**Activity**
Repeat the following entries verbatim, apart from the pictures.

**Recorded information**
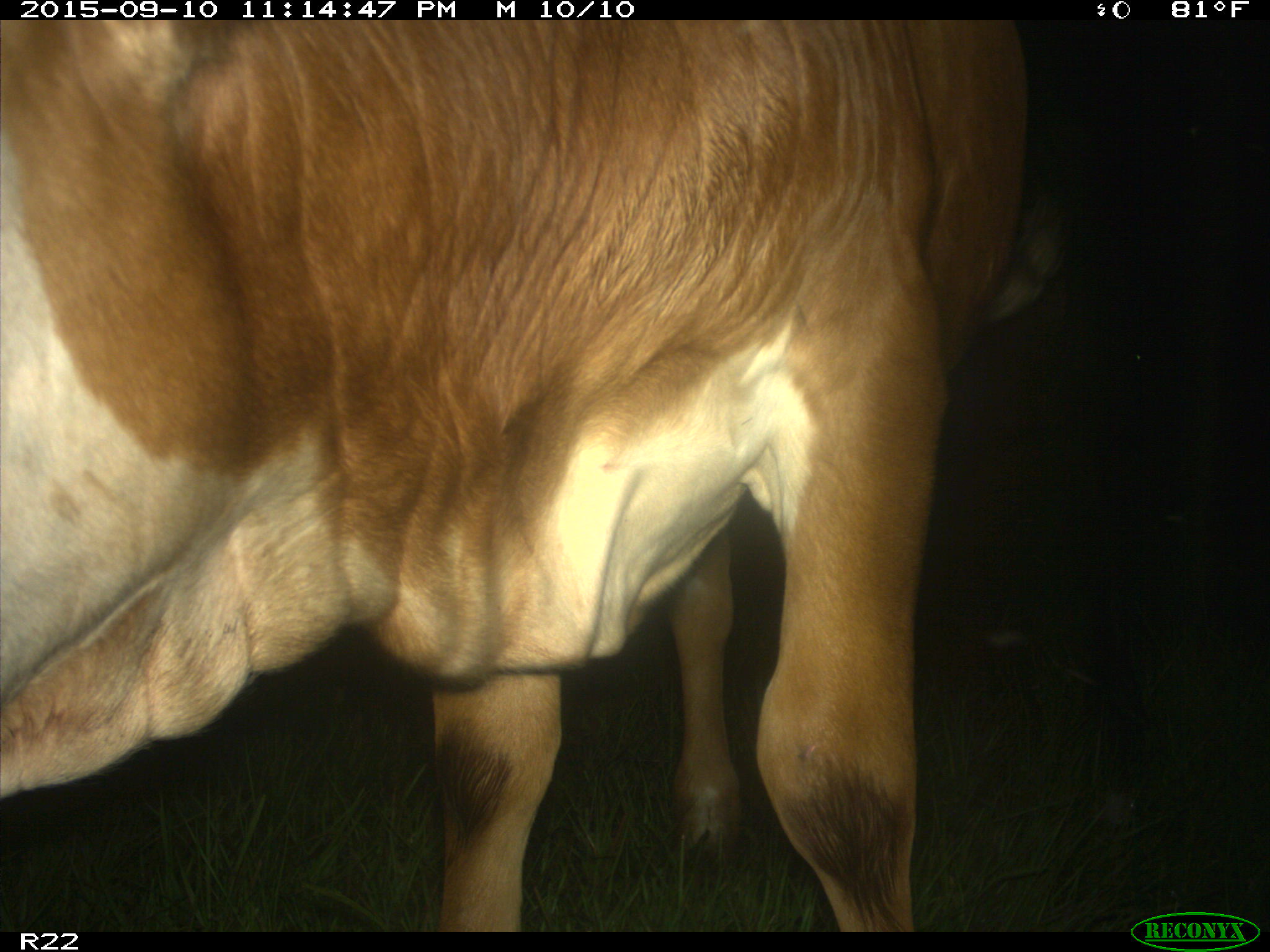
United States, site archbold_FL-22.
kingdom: Animalia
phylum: Chordata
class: Mammalia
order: Artiodactyla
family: Bovidae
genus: Bos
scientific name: Bos taurus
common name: domestic cow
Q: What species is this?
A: Bos taurus (domestic cow).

**Response for this exercise**
United States, site archbold_FL-22.
kingdom: Animalia
phylum: Chordata
class: Mammalia
order: Artiodactyla
family: Bovidae
genus: Bos
scientific name: Bos taurus
common name: domestic cow
Q: What species is this?
A: Bos taurus (domestic cow).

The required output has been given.